Work to complete.
Reproduce precisely the lines of the material below from the line containing "1008873 Кронштейн крепления" up to and including its last line. Pictures must not be copied.

Given information.

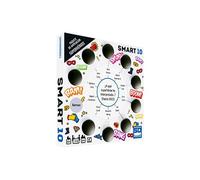 Sd games - juego de mesa, smart 10 (smart 10 - superhéroes paquete am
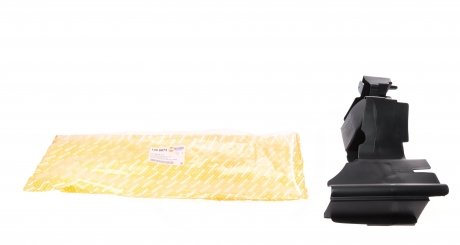 1008873 Кронштейн крепления улыбки MB Sprinter 906 06-15 (L) AUTOTECHTEILE подбор по vin на Brocar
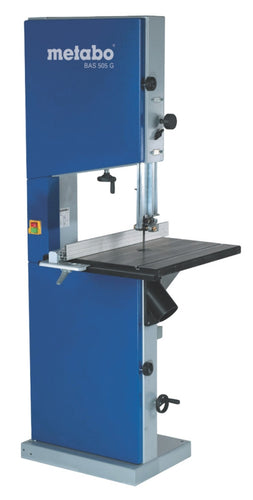 Bandsäge 400Volt BAS 505 G DNB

Answer.
 1008873 Кронштейн крепления улыбки MB Sprinter 906 06-15 (L) AUTOTECHTEILE подбор по vin на Brocar
 Bandsäge 400Volt BAS 505 G DNB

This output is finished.